Absolutely right. What was once a new and thoughtful conceptual approach has become the unconsidered default, as tends to happen. A truly conceptual approach hinges on purpose.

By the way, conceptual design doesn't really work anymore.

If I understand what you're saying correctly, I agree when it comes to a certain approach to conceptual art, (not all conceptual art aims to upend or hijack convention,) and in general that definitely applies to the inevitable life cycle of anything transgressive. Eventually what was once rule breaking becomes a new traditionalism and no longer has its original meaning. In some cases though I'd posit that the neo-traditionalism of post-Duchampian conceptual work is being celebrated, for instance in Maurizio Cattelan's 'Comedian', (the banana taped to the wall), as opposed to working under the delusion that it's actually transgressing anything.
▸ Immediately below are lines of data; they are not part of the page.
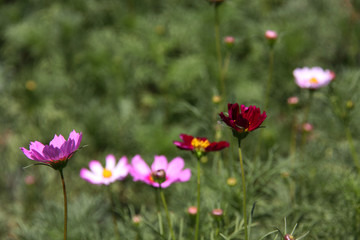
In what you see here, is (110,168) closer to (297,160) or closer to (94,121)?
(297,160)

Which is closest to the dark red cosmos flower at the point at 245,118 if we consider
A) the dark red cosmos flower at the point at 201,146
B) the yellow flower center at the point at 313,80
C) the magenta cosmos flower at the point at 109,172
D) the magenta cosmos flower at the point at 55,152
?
the dark red cosmos flower at the point at 201,146

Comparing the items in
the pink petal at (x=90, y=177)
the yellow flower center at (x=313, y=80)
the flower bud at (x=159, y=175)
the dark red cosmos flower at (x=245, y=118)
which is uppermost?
the yellow flower center at (x=313, y=80)

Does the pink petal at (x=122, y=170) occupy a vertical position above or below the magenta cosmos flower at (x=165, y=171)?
above

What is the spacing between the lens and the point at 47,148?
0.48 meters

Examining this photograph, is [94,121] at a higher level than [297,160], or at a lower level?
higher

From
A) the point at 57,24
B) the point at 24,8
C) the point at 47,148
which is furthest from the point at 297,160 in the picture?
the point at 24,8

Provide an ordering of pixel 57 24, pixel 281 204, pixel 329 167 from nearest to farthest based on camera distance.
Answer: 1. pixel 281 204
2. pixel 329 167
3. pixel 57 24

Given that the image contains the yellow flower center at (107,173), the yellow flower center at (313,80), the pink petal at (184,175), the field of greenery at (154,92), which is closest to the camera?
the pink petal at (184,175)

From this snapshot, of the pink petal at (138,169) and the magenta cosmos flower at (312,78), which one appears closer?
the pink petal at (138,169)

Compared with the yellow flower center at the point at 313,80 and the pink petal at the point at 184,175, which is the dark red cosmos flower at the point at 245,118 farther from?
the yellow flower center at the point at 313,80

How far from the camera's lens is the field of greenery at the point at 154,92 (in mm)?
1060

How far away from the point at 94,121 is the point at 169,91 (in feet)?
1.18

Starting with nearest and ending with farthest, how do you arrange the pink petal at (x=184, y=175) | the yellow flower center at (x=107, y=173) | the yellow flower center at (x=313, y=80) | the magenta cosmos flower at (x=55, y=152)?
the magenta cosmos flower at (x=55, y=152) < the pink petal at (x=184, y=175) < the yellow flower center at (x=107, y=173) < the yellow flower center at (x=313, y=80)

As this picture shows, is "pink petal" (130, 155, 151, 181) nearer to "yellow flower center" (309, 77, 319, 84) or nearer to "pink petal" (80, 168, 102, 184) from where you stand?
"pink petal" (80, 168, 102, 184)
This sort of work is an established contemporary genre now, and at least some artists working in that mode and their collectors are aware of that and it figures into their reading.
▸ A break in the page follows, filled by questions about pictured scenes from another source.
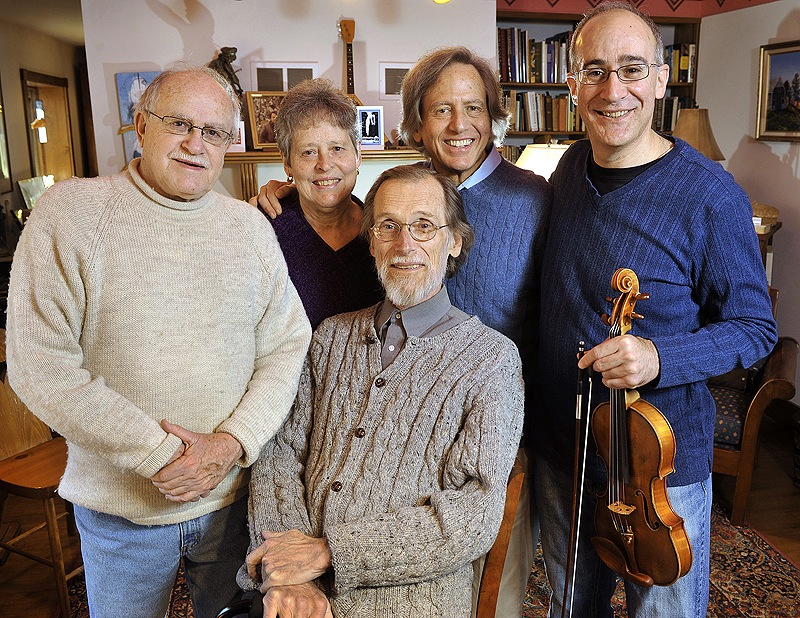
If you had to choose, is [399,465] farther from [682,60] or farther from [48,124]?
[48,124]

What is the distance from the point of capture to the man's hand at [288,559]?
4.58 ft

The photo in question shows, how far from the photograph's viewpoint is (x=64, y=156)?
8500 millimetres

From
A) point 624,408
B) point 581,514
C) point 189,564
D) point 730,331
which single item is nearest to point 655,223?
point 730,331

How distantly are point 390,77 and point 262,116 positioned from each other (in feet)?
2.83

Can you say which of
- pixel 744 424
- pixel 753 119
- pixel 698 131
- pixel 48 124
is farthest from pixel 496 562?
pixel 48 124

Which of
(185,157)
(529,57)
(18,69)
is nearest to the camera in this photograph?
(185,157)

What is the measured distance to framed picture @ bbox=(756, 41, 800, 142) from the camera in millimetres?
4176

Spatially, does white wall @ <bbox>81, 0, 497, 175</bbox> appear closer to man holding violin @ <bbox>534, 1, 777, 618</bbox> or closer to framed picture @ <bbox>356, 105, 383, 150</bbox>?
framed picture @ <bbox>356, 105, 383, 150</bbox>

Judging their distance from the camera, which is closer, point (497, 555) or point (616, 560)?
point (497, 555)

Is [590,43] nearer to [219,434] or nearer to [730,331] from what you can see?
[730,331]

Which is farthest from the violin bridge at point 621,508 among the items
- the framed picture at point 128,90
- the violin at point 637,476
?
the framed picture at point 128,90

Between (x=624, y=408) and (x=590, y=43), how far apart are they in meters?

In this case by conceptual design though I just mean to subtly distinguish using a graphic design approach that starts tabula rasa from the source material and works its way out to arrive at hopefully inventive solutions, as opposed to starting from somewhere outside the work (genre, audience, marketing, analytics, brand identity/goals, anything automatic or default qualifies) and moving in.

Budgets are definitely a huge factor in modern design trends. In terms of the critique in the IPoS vid it might easily be the biggest factor causing novel design to trend towards this particular aesthetic and sameness. The same goes for today's "hollywood" movies, while many tend to fault creators, (not that they're never to blame,) the reasons for many of their disappointing trends are subsumed into the crushing machinations of global economic engines.

I'd never heard of Garces before. Very very cool, going to check his work out for sure, thanks for sharing!